Initial handling guidelines

Upon arrival, the vial should be stored in liquid nitrogen vapor phase and not at -80°C. Storage at -80°C may result in loss of viability.

1. Thaw the vial in 37°C water bath for approximately 1-2 minutes.
2. Transfer the cell suspension (0.8 mL) to a 15 mL/50 mL conical sterile polypropylene centrifuge tube containing 8.4 mL pre-warmed culture medium, wash vial with an additional 0.8 mL culture medium (total volume 10 mL) to collect remaining cells, and centrifuge at 201 x g (rcf) for 5 minutes at room temperature. 10 mL represents minimum recommended dilution. 20 mL represents maximum recommended dilution.
3. Resuspend the cell pellet in 5 mL pre-warmed culture medium and count using a haemocytometer or alternative cell counting method seed all remaining cells into a T25.
4. Incubate the culture at 37°C incubator with 5% CO2. Check the culture one day after revival and continue to check until 80% confluent. Media change can be given if needed.
5. Once confluent passage into an appropriate flask at a density of 2x104 cells/cm2. Seeding density is given as a guide only and should be scaled to align with individual lab schedules.

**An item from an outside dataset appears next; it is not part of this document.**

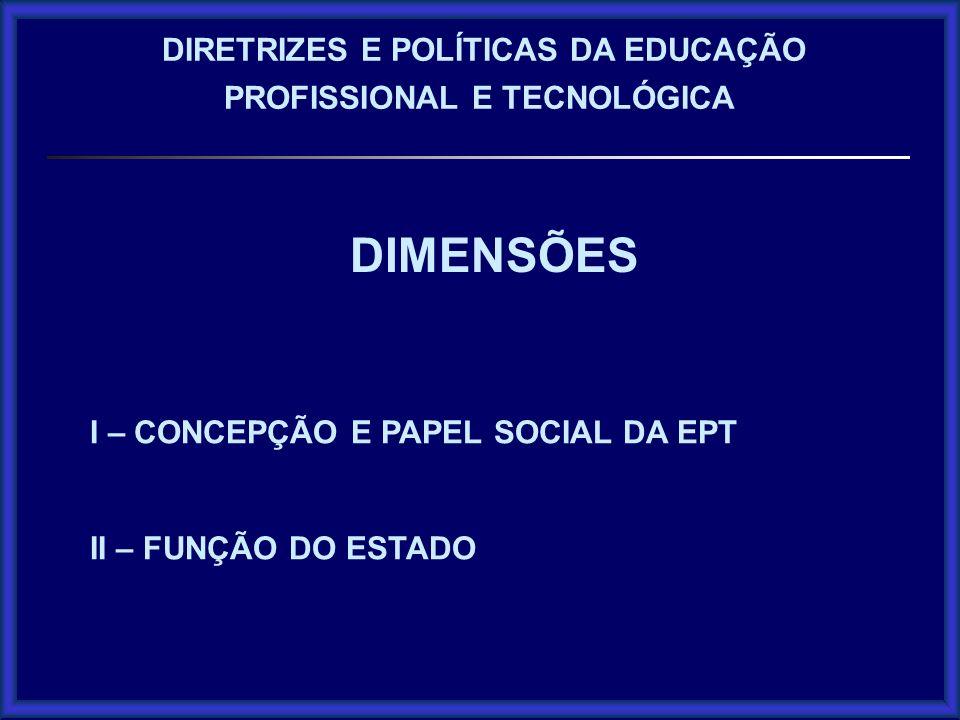 DIMENSÕES I – CONCEPÇÃO E PAPEL SOCIAL DA EPT II – FUNÇÃO DO ESTADO DIRETRIZES E POLÍTICAS DA EDUCAÇÃO PROFISSIONAL E TECNOLÓGICA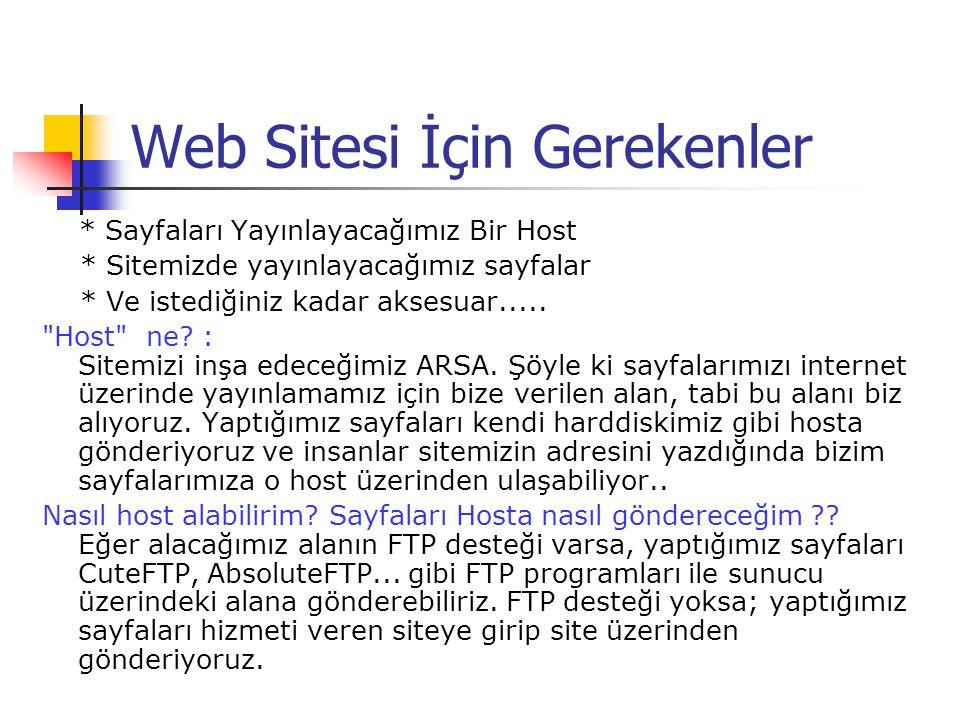 Web Sitesi İçin Gerekenler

Cultures should be monitored daily.

Subculture guidelines
  • All seeding densities should be based on cell counts gained by established methods.
  • A guide seeding density of 2x104 cells/cm2 is recommended.
  • Cells should be passaged when they have achieved 80-90% confluence.
Culture medium

DMEM (High Glucose) + 10% FBS

Cryopreservation medium

Cell Freezing Medium-DMSO Serum free media, contains 8.7% DMSO in MEM supplemented with methyl cellulose.

Supplementary information

This supplementary information is collated from multiple sources and compiled automatically.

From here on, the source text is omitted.